I wonder how hard it would be to make the jump from C++ to Python and/or Ruby on Rails.
You’ll get the basics quickly enough, but extensive C++ experience actively inhibits your ability to think in terms of dynamic OO as used in Ruby or even Python. The way you should think about “good” design is just that different. No matter what subset of C++ you’re used to (nobody uses the entirety; perhaps a few dozen people in the history of the language have fully understood the entirety), you’re used to playing by some fairly strictly-enforced, static rules about construction that simply don’t apply in the New Order of Things.
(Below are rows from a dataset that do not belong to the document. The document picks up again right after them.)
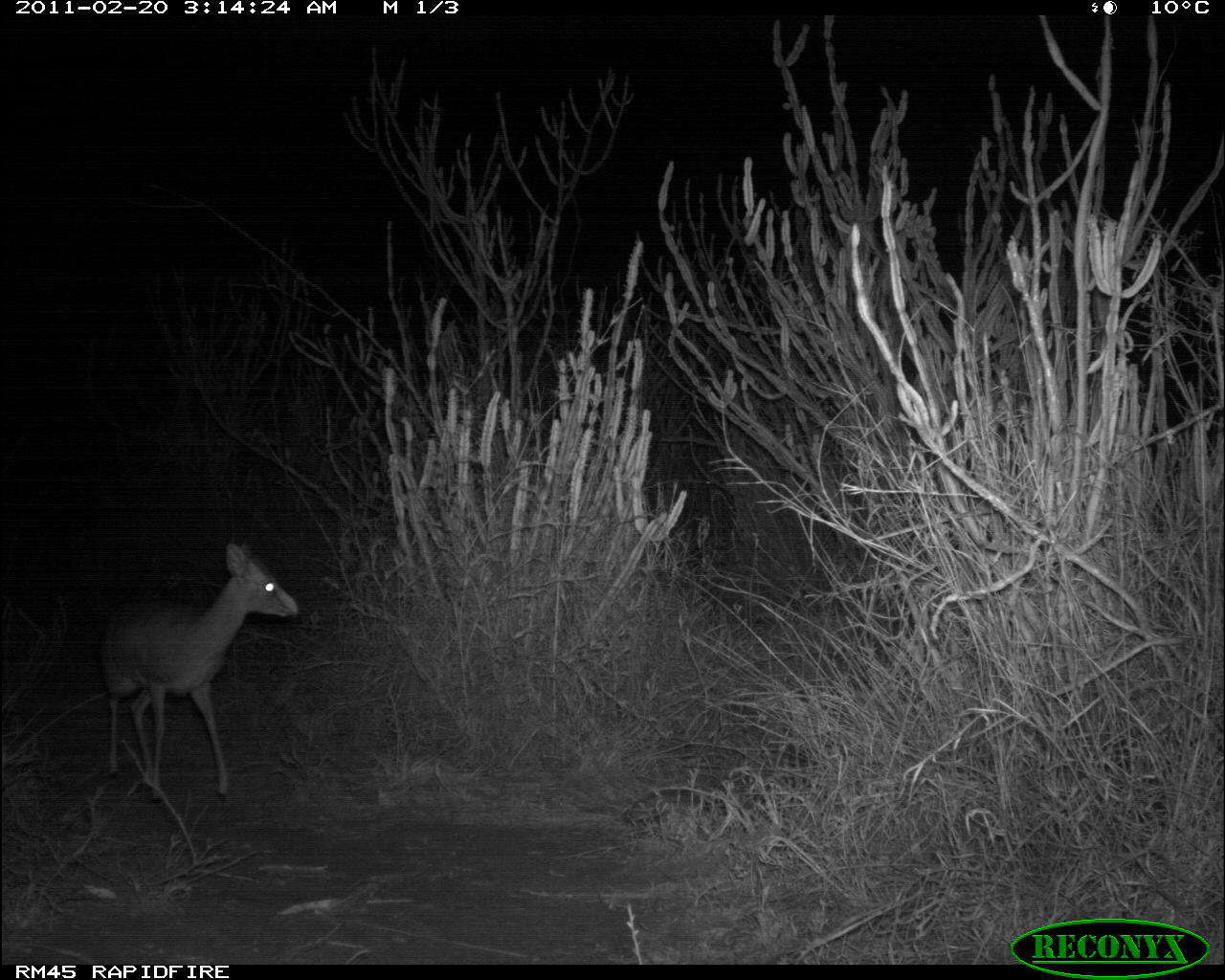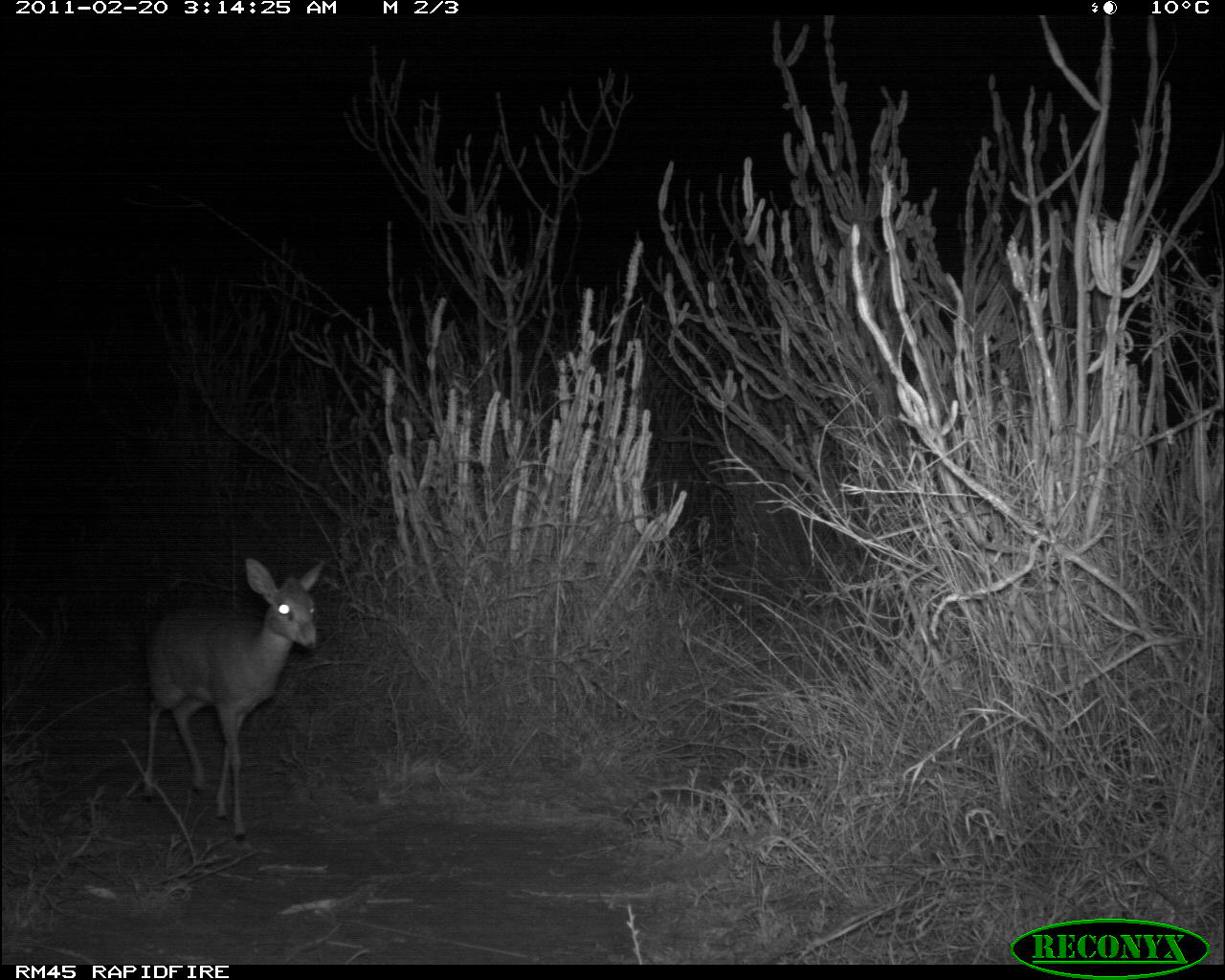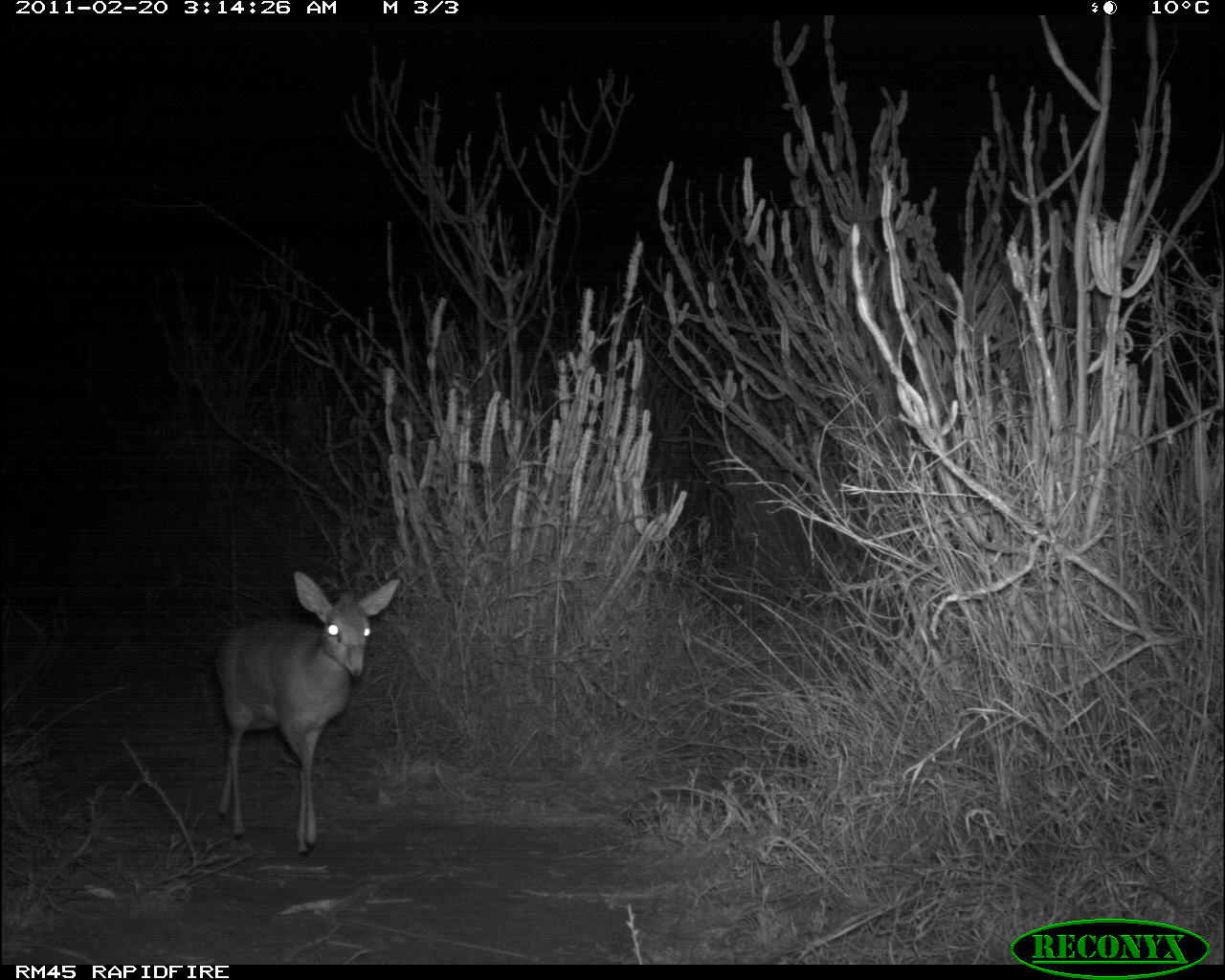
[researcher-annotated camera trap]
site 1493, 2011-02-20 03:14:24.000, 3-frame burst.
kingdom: Animalia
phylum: Chordata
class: Mammalia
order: Artiodactyla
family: Bovidae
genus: Madoqua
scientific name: Madoqua guentheri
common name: günther's dik-dik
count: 1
Obvious example: classes and interfaces. In C++, you define interfaces through classes with virtual (usually pure virtual) methods that you then implement in (often multiply-inherited) subclasses. Ruby, done properly, is different; there’s no equivalent, really, to C++’s pure virtual methods (thank
$DEITY); “duck typing” a) makes the “contract” between components much more casually fungible and b) encourages smaller, more atomic classes than you’d typically write in C++. It sounds simple and straightforward, and it is and you think you know all about it — until you’re a few years in and the light bulb finally flips on.
(source: 15+ years coding C++ on a daily basis, and coming up on 5 total years of equivalent Ruby and 2 years of Python experience.)
YMMV. TIKOAR. IANALNDIPOOTV. LSMFT. And, for you Singaporeans, as always, terms and conditions apply*.